Some of New Zealand’s most popular utes and road cars will have their ANCAP safety rating expire this year.
However, that doesn’t prevent any of these cars from being sold here, nor does it affect imports that are not eligible for ANCAP ratings.
ANCAP’s car star safety ratings now expire after six years from when they are tested.
Vehicles with expired safety ratings cannot advertise former ratings, nor do they have to display it as an ‘unrated’ car.
In fact, most car consumers don’t take into account the date of when an ANCAP test was conducted but instead focus on the score.
Thus, by having expiration dates of six years, ANCAP says it will make shopping for a new car safer and easier.
Vehicles with tests done in 2015 or earlier will have their safety rating expire at the end of the year.

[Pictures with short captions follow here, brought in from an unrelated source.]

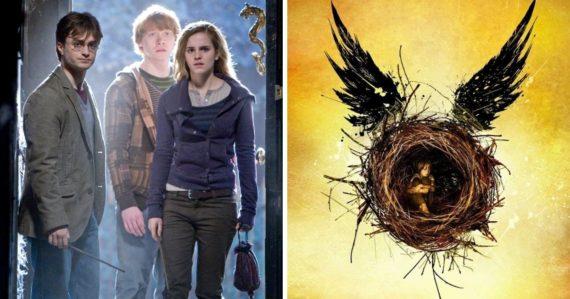 Nie seriál, ale film: WarnerBros. chystá ďalšieho Pottera, má ísť o adaptáciu ôsmeho príbehu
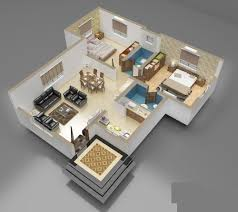 how to design house plans house plans with 3d interior images homes zone 3d interior home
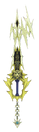 Gula's Keyblade (Art)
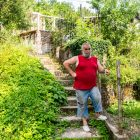 Selo Valići bez osnovnih uvjeta za normalan život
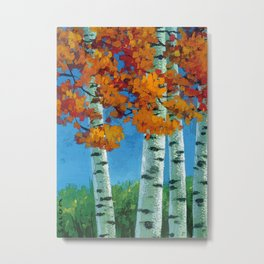 Poplars in autumn Metal Print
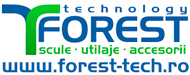 FOREST Technology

That is unless they are replaced by a new model or a current model with updated safety features receives another test.
Some of these include the Ford Ranger and Mitsubishi Triton. Both are frequently New Zealand’s most sold vehicles and were number one and three in sales last month.
The Volkswagen Amarok hasn’t had a repeat test since it was awarded five stars in 2011.
Passenger cars with outdated tests include all variants of the Subaru WRX, Honda HR-V and Ford Everest.
Crash testing can be very expensive. An average test costs $750,000, per the Royal Automobile Club of Victoria, Australia.
Nearly every single new car release almost always boasts about new safety measures. Hence, it’s unlikely any 2022 model is less safe than its 2015 counterpart.
“It’s a very expensive process to test them,” Mazda Australia’s marketing director Alastair Doak told Drive.com.
“Fundamentally the cars haven’t changed. Obviously, we’ve updated them along the years, we’ve added more safety equipment over the years, so they’re no less safe yesterday than they are today.”